De acordo com uma das propostas de alteração ao Código do IRS hoje apresentadas pelo PS, os socialistas pretendem que, no âmbito do quociente conjugal, seja dedutível «por cada dependente o montante fixo de 500 euros», propondo assim a substituição do quociente familiar proposto pelo Governo.

A proposta apresentada pelo grupo parlamentar do PS refere que, no caso dos ascendentes, o montante da dedução fixa seja também de 500 euros.

Para esta dedução fixa, devem ser considerados os ascendentes que vivam efetivamente com o sujeito passivo ou os que acarretem encargos com lares, desde que os ascendentes em causa não aufiram rendimento superior à pensão mínimo do regime geral.

A proposta do Governo para reforma do Imposto sobre o Rendimento de Pessoas Singulares (IRS) introduz o «quociente familiar», atribuindo uma ponderação de 0,3 pontos por cada dependente (filho) e ascendente (pai) do agregado familiar no cálculo do rendimento coletável do imposto, impondo limites à redução da coleta resultante da aplicação desse novo quociente.

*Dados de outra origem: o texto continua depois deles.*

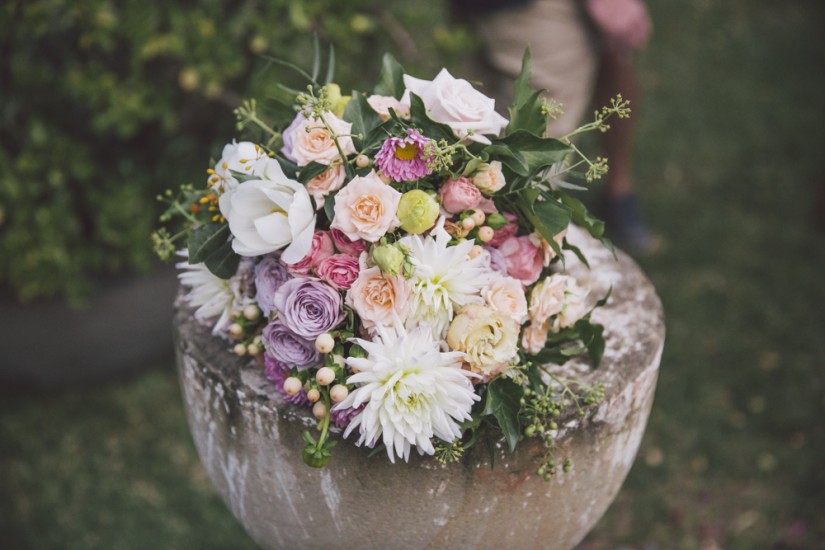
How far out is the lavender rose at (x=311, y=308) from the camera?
1385 millimetres

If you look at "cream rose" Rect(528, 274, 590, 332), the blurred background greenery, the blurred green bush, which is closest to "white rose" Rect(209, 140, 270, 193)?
"cream rose" Rect(528, 274, 590, 332)

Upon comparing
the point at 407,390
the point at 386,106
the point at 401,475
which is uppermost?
the point at 386,106

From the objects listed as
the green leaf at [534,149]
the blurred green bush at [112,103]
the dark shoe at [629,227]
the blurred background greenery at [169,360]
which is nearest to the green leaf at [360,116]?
the green leaf at [534,149]

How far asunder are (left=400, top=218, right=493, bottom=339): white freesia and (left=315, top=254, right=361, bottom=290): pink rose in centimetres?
10

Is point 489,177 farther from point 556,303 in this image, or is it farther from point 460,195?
point 556,303

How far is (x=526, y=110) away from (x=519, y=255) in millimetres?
272

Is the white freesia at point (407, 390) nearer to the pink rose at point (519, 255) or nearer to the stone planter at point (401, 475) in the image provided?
the stone planter at point (401, 475)

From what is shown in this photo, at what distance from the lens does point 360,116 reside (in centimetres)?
150

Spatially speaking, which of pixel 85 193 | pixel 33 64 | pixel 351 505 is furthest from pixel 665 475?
pixel 33 64

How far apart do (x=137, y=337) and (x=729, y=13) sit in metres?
4.95

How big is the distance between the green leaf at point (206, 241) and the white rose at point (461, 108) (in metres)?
0.44

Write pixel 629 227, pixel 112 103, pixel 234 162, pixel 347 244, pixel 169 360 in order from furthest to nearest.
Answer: pixel 629 227
pixel 169 360
pixel 112 103
pixel 234 162
pixel 347 244

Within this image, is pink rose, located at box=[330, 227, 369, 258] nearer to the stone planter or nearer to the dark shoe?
the stone planter

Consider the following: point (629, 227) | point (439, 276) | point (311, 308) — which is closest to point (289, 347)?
point (311, 308)
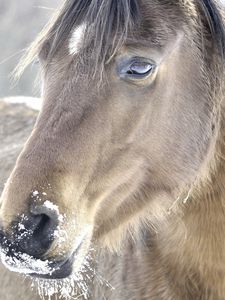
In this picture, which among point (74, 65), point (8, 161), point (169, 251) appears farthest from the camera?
point (8, 161)

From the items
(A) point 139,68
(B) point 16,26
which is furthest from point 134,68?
(B) point 16,26

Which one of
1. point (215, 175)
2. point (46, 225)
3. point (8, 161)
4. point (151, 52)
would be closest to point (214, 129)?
point (215, 175)

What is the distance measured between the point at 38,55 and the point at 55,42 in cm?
17

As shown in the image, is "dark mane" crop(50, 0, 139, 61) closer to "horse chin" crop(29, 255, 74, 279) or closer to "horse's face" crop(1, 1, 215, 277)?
"horse's face" crop(1, 1, 215, 277)

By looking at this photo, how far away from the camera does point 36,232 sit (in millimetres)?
2377

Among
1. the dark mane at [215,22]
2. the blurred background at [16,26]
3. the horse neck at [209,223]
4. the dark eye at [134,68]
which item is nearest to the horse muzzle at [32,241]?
the dark eye at [134,68]

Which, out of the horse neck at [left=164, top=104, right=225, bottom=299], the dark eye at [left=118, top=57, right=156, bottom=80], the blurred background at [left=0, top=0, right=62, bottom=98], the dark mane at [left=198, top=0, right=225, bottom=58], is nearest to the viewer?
the dark eye at [left=118, top=57, right=156, bottom=80]

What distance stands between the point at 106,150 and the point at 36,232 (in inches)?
18.6

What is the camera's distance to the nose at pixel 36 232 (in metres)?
2.35

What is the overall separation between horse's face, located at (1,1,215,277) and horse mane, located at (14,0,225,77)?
0.17 ft

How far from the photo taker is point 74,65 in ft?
8.53

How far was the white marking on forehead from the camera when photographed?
2.63m

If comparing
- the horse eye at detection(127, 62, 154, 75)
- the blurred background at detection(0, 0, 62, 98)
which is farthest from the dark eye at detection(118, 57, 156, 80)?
the blurred background at detection(0, 0, 62, 98)

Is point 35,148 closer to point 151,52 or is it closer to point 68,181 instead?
point 68,181
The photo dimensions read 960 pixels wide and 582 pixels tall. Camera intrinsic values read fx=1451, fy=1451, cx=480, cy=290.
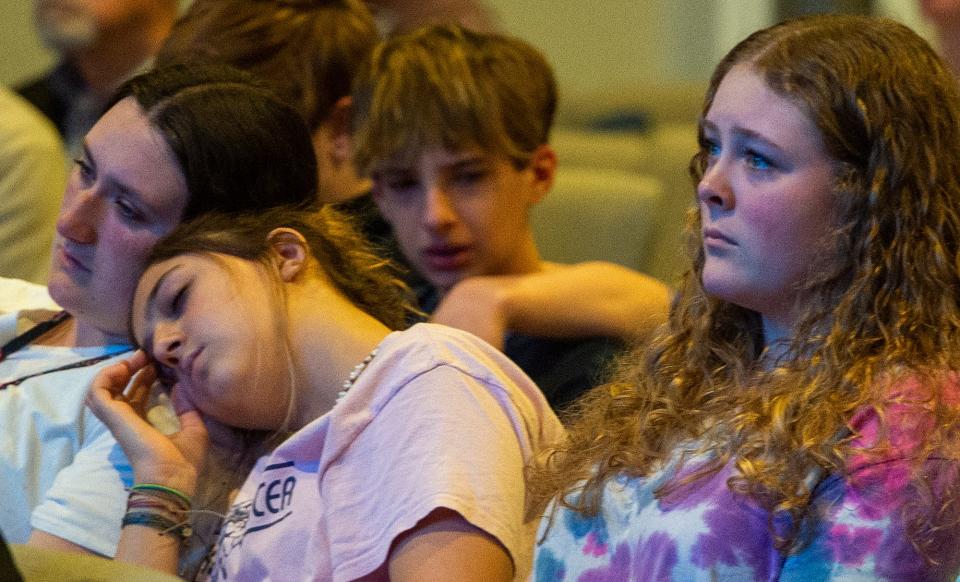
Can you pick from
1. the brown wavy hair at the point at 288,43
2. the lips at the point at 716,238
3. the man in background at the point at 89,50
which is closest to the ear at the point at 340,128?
the brown wavy hair at the point at 288,43

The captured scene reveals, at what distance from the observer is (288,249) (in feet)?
4.57

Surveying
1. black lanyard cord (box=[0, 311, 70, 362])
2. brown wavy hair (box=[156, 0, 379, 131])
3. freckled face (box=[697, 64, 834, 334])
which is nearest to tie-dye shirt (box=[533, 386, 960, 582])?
freckled face (box=[697, 64, 834, 334])

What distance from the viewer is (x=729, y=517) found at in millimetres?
1067

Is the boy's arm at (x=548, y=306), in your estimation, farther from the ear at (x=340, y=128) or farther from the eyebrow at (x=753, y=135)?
the eyebrow at (x=753, y=135)

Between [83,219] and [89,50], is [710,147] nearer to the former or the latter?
[83,219]

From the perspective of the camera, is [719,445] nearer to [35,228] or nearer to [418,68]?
[418,68]

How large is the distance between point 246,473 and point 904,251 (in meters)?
0.67

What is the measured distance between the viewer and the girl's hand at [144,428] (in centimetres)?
136

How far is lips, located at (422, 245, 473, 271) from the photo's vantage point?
6.21 feet

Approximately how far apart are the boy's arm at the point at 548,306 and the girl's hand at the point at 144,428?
0.39m

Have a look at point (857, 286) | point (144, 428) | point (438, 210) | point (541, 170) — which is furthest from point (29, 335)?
point (857, 286)

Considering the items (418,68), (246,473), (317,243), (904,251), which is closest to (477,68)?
(418,68)

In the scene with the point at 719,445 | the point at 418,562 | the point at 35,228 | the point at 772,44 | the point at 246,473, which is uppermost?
the point at 772,44

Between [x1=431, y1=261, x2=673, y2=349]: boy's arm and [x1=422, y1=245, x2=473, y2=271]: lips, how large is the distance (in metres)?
0.12
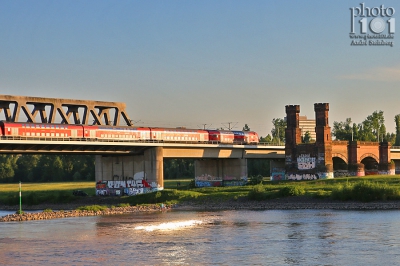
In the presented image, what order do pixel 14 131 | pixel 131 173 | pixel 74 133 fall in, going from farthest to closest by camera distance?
pixel 131 173 → pixel 74 133 → pixel 14 131

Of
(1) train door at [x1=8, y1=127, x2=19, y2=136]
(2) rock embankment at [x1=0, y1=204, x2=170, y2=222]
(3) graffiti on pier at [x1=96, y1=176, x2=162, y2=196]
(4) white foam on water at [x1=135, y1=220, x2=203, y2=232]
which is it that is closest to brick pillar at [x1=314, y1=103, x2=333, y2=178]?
(3) graffiti on pier at [x1=96, y1=176, x2=162, y2=196]

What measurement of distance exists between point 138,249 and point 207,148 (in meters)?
70.2

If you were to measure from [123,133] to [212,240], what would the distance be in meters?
54.1

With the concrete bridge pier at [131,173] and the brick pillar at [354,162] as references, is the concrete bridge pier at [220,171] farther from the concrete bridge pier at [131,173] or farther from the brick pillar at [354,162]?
the brick pillar at [354,162]

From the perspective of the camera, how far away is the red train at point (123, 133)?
94.8m

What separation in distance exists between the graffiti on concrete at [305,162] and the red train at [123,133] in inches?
461

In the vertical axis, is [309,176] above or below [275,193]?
above

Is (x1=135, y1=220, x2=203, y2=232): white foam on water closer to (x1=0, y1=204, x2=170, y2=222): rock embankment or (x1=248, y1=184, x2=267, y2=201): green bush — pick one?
(x1=0, y1=204, x2=170, y2=222): rock embankment

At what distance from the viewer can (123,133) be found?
357 ft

Na exposição de motivos que acompanha as propostas de alteração apresentadas hoje pelo PS, os socialistas argumentam que «a natureza redistributiva deste imposto deve ser salvaguardada», propondo «em alternativa ao quociente familiar um aumento do do valor da dedução fixa à coleta em 54% por descendente e 67% por ascendente face à proposta apresentada».

Para o PS, trata-se assim de «um modelo mais justo e mais transparente, garantindo o princípio da equidade e a não discriminação por tipo de família ou em função dos seus rendimentos».

Em declarações à Lusa o deputado do PS João Galamba explicou que o objetivo desta proposta é «com o mesmo custo associado ao quoficiente familiar, redistribuí-lo de outra forma, majorando as deduções à coleta para dependentes e ascendentes».